** EXCERPTED TEXT follows **

Innogen Research on Covid-19

27 March 2020

Recent publications by Innogen members draw attention to lessons learnt from previous outbreaks of infectious disease, and to the importance of ‘local health’ and the law in global health emergencies.

In a working paper, Farah Huzair and Joyce Tait bring together knowledge built up from previous disease outbreaks that could be used by governments, regulators and health agencies to help manage pandemic events and improve the chances of a quick economic recovery.

They highlight the importance of understanding human behavioural dynamics in a pandemic, the need to support innovation in diagnostics, drugs and vaccines for emerging infectious diseases, and to adopt more rapid, adaptive regulatory systems that enable innovation.

In a paper written at the time of the H1N1 influenza pandemic in 2009 based on the H5N1 incident, Tait and Anne Bruce argued that the benefits of an effective vaccine or drug should be calculated, not just on the basis of its health impacts, but also on its economic value in giving people the confidence to continue to go to work.

Also based on the H5N1 incident, research by the Innogen Institute, the London School of Economics and the London School of Hygiene and Tropical Medicine, investigated the economic impact of mutually incompatible policies aimed at maintaining “business as usual” while encouraging “social distancing”. The authors of this study conclude that the availability of effective vaccines, along with diagnostics and drugs, is key to reduce the impact of the virus on the economy, their impact on giving healthy people the confidence to continue working being financially much more significant than their impact on the progression of the disease.

Since 2009, when vaccine manufacturing was dominated by a handful of multi-national corporations working on standard inactivated or attenuated virus vaccines, the innovation ecosystem has changed significantly. New scientific discoveries in synthetic biology, gene editing, and other biotechnologies are enabling small, agile and dynamic firms to develop radically new approaches for Covid-19 diagnosis and treatment.

** End of EXCERPTED TEXT **

REQUIREMENT A.
According to the Innogen article, on what basis did Tait and Anne Bruce argue that the benefits of an effective vaccine or drug should be calculated?
REQUIREMENT B.
Write out the part of the Innogen article that begins at the words "Since 2009, when" and stops after "diagnosis and treatment.", swapping "vaccine manufacturing" for "vaccine production".

** RAW DATA follows **

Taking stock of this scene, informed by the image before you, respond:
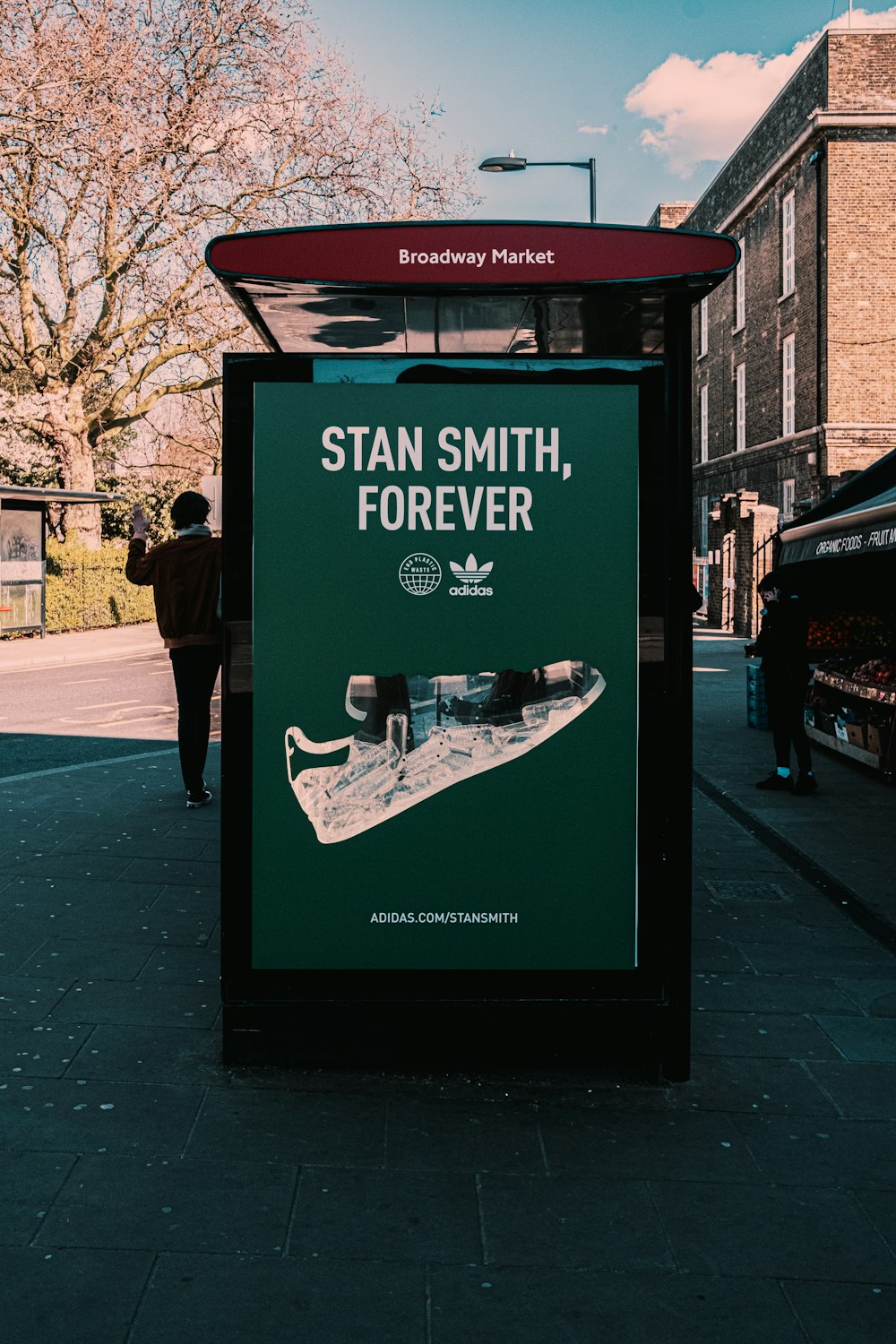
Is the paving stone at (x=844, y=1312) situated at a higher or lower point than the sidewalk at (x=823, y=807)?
lower

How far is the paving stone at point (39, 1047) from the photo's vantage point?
13.7 feet

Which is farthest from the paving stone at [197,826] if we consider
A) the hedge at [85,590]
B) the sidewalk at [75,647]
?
the hedge at [85,590]

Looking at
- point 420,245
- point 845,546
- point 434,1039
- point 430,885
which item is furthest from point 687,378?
point 845,546

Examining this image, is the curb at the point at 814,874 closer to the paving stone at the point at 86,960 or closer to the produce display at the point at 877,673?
the produce display at the point at 877,673

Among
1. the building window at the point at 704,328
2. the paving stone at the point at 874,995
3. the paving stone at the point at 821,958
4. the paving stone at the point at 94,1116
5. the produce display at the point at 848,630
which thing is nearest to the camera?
the paving stone at the point at 94,1116

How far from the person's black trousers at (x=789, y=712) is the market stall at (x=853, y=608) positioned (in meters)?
0.96

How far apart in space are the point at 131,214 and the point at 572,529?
85.8 ft

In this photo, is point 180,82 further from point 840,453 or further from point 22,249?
point 840,453

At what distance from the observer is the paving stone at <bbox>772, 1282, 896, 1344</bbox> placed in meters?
2.77

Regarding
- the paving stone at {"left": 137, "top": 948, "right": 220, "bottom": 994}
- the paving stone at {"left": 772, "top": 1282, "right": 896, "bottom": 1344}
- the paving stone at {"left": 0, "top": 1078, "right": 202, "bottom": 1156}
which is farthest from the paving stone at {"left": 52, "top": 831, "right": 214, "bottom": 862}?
the paving stone at {"left": 772, "top": 1282, "right": 896, "bottom": 1344}

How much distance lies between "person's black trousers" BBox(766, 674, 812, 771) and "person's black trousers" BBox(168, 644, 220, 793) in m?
4.28

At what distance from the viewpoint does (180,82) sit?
26734 mm

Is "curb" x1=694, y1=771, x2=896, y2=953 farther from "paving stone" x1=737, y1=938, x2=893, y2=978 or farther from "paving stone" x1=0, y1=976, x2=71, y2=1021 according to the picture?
"paving stone" x1=0, y1=976, x2=71, y2=1021

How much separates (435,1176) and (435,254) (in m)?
2.66
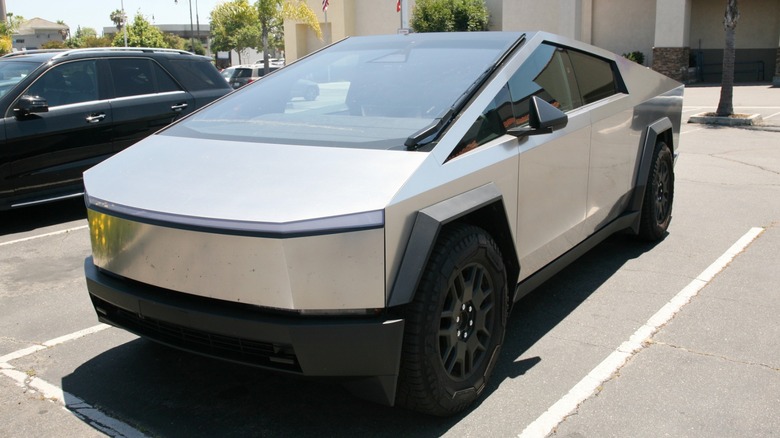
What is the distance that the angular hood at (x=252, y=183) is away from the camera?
9.33ft

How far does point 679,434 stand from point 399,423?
122 centimetres

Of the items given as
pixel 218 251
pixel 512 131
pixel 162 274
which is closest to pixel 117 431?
pixel 162 274

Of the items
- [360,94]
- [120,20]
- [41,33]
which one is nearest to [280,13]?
[360,94]

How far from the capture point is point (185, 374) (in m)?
3.83

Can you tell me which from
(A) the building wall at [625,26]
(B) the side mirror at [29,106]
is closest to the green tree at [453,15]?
(A) the building wall at [625,26]

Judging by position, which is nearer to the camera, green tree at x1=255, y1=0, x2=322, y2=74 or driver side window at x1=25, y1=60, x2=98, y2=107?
driver side window at x1=25, y1=60, x2=98, y2=107

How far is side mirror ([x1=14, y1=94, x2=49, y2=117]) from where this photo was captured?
6941 millimetres

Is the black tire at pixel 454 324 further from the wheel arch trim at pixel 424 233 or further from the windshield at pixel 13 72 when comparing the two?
the windshield at pixel 13 72

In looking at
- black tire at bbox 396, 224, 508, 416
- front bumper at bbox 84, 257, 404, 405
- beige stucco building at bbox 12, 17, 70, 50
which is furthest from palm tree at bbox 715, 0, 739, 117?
beige stucco building at bbox 12, 17, 70, 50

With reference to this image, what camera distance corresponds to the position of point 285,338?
279 cm

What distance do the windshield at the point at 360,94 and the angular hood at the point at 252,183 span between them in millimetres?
181

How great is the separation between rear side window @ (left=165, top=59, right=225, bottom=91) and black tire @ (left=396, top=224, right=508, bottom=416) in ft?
20.6

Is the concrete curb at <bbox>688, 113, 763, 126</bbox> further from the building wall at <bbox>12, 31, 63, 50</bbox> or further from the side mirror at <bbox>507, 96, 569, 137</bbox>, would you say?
the building wall at <bbox>12, 31, 63, 50</bbox>

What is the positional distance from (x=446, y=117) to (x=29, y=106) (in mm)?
5106
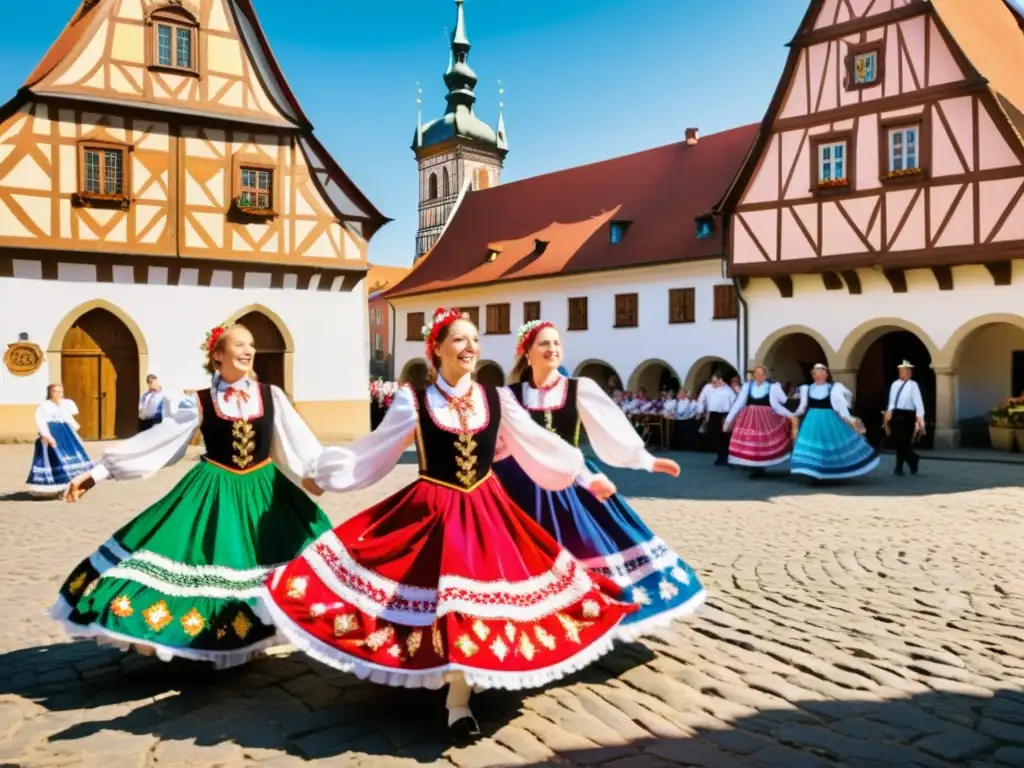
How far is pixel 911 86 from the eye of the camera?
1927cm

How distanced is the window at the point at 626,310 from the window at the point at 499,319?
4759 mm

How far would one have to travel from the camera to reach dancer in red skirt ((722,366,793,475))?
555 inches

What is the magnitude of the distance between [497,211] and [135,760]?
109 ft

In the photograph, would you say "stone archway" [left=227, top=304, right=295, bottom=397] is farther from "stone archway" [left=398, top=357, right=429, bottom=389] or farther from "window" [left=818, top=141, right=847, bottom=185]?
"window" [left=818, top=141, right=847, bottom=185]

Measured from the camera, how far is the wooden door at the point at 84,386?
66.4 ft

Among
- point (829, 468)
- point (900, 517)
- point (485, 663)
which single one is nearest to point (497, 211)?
point (829, 468)

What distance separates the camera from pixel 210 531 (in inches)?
175

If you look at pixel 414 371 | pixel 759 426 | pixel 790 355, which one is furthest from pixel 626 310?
pixel 759 426

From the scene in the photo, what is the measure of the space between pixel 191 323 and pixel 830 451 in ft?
46.9

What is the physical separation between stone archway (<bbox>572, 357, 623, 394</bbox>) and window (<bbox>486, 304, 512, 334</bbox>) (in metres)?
3.15

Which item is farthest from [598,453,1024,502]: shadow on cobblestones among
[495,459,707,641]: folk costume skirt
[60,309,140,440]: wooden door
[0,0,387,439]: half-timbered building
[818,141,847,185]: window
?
[60,309,140,440]: wooden door

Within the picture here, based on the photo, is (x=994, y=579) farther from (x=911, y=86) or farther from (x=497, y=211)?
(x=497, y=211)

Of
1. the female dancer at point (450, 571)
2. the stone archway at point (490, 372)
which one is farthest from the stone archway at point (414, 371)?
the female dancer at point (450, 571)

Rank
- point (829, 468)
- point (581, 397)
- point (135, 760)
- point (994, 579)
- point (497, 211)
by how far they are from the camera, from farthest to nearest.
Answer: point (497, 211), point (829, 468), point (994, 579), point (581, 397), point (135, 760)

** End of RAW DATA **

TASK SOLUTION A.
They argued these benefits should be calculated on its health impacts and also on its economic value in giving people the confidence to continue going to work.

TASK SOLUTION B.
Since 2009, when vaccine production was dominated by a handful of multi-national corporations working on standard inactivated or attenuated virus vaccines, the innovation ecosystem has changed significantly. New scientific discoveries in synthetic biology, gene editing, and other biotechnologies are enabling small, agile and dynamic firms to develop radically new approaches for Covid-19 diagnosis and treatment.